- **ЗАДАЧА A**
Перепишите дословно часть отрывка о Ницше, начиная со слов «Он написал музыку» и заканчивая словами «воссоединятся для потомков.».
- **ЗАДАЧА B**
Пожалуйста, допишите продолжение отрывка о Ницше, начиная сразу после его последнего предложения.

- **ИСХОДНЫЙ ОТРЫВОК**
═══
Он написал музыку для стихотворения Лу «Молитва жизни», которое переименовал в «Гимн жизни» [1], и Петер Гаст переложил его для хора с оркестром. Это единственные опубликованные ноты авторства Ницше: он заплатил Фрицшу, чтобы их издали как можно лучше – красивым шрифтом и с разными другими украшательствами. Они с Гастом послали ноты всем знакомым дирижерам, в том числе – какая храбрость! – Гансу фон Бюлову. Но никто не хотел исполнять произведение. Однако Ницше был доволен уже тем, что оно было напечатано. Он выражал надежду, что когда-нибудь оно будет исполнено в его честь. Под «когда-нибудь» он, похоже, подразумевал свои похороны. Несколько раз он подчеркивал, что хотя бы так они с Лу воссоединятся для потомков.
После выхода рецензии Видманна, где тот характеризовал «По ту сторону добра и зла» как динамит, Ницше наконец-то обрел оптимизм в отношении того, что его книги могут остаться в памяти потомков. Воодушевившись, он разослал около 66 дарственных экземпляров – огромное число по сравнению с семью дарственными экземплярами предыдущей книги – четвертой части «Заратустры». Да и те семь сопровождались параноидальными инструкциями: получатели должны были держать в секрете мудрость, которую почерпнут из книги, потому что она слишком драгоценна, чтобы стать достоянием общественности. Теперь же он более всего хотел, чтобы его слова были услышаны.
═══
Записи из набора данных для разметки:
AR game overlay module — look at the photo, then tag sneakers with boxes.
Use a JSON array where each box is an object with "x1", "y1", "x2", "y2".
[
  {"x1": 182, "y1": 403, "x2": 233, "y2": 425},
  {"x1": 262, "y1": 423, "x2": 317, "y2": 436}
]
═══
- **ОТВЕТ A**
Он написал музыку для стихотворения Лу «Молитва жизни», которое переименовал в «Гимн жизни» [1], и Петер Гаст переложил его для хора с оркестром. Это единственные опубликованные ноты авторства Ницше: он заплатил Фрицшу, чтобы их издали как можно лучше – красивым шрифтом и с разными другими украшательствами. Они с Гастом послали ноты всем знакомым дирижерам, в том числе – какая храбрость! – Гансу фон Бюлову. Но никто не хотел исполнять произведение. Однако Ницше был доволен уже тем, что оно было напечатано. Он выражал надежду, что когда-нибудь оно будет исполнено в его честь. Под «когда-нибудь» он, похоже, подразумевал свои похороны. Несколько раз он подчеркивал, что хотя бы так они с Лу воссоединятся для потомков.

- **ОТВЕТ B**
Видманн также обрадовал его сообщением о том, что композитор Иоганнес Брамс очень заинтересовался «По ту сторону добра и зла» и теперь обратил внимание на «Веселую науку». Усмотрев в этом возможность, Ницше послал ему ноты «Гимна жизни». Он надеялся также заинтересовать его злополучной оперой Петера Гаста «Венецианский лев», но Брамс был слишком опытен в подобных делах. В ответ он послал лишь формальное подтверждение получения.
Якоб Буркхардт получил «По ту сторону добра и зла» с дурными предчувствиями. Его очень смутила последняя часть «Заратустры». Что еще может выкинуть этот Ницше? Буркхардт – тихий человек, живший над пекарней, всегда был склонен к осторожному несогласию; поэтому вполне понятно, что свой ответ на книгу он начал с того, что плохо разбирается в философии. Однако после этого он стал хвалить аргументацию Ницше и его концепцию вырождения современного общества – стада, которому священники-аскеты навязали рабскую мораль.
У Буркхардта не было времени на демократию. Описание Ницше сильного человека, который должен создать будущее, отлично вязалось с некогда нарисованной Буркхардтом картиной эгоизма, жадности и жестокости итальянских князей, благодаря чьей воле к власти Средние века сменились эпохой Возрождения. Забавно, что именно это дало дорогу пяти векам либерального гуманизма.
Ницше также послал последние книги Ипполиту Тэну, французскому историку и литературному критику, которого интересовало истолкование истории через факторы окружающей среды. Как и Ницше с Буркхардтом, Тэн горько осуждал Французскую революцию. Тэн горячо отозвался на письмо, сообщив, что «Заратустра» лежит у него на прикроватном столике и он постоянно читает книгу на ночь [2].
Тогда только что вышел второй номер Journal des Goncourt, в котором братья Гонкур освещали жизнь парижских бульваров и регулярные театральные вечеринки и обеды, где собирались, по словам Ницше (в которых явно слышится зависть), «лучшие и самые скептические умы» Парижа. Тэн был среди этих блестящих умов, как и литературный критик Сент-Бёв, романист Флобер и Теофиль Готье. Иногда к ним присоединялся и Тургенев. Ницше завидовал этим утонченным собраниям, на которых сочетались «ярый пессимизм, цинизм, нигилизм с долей распущенности и хорошего юмора»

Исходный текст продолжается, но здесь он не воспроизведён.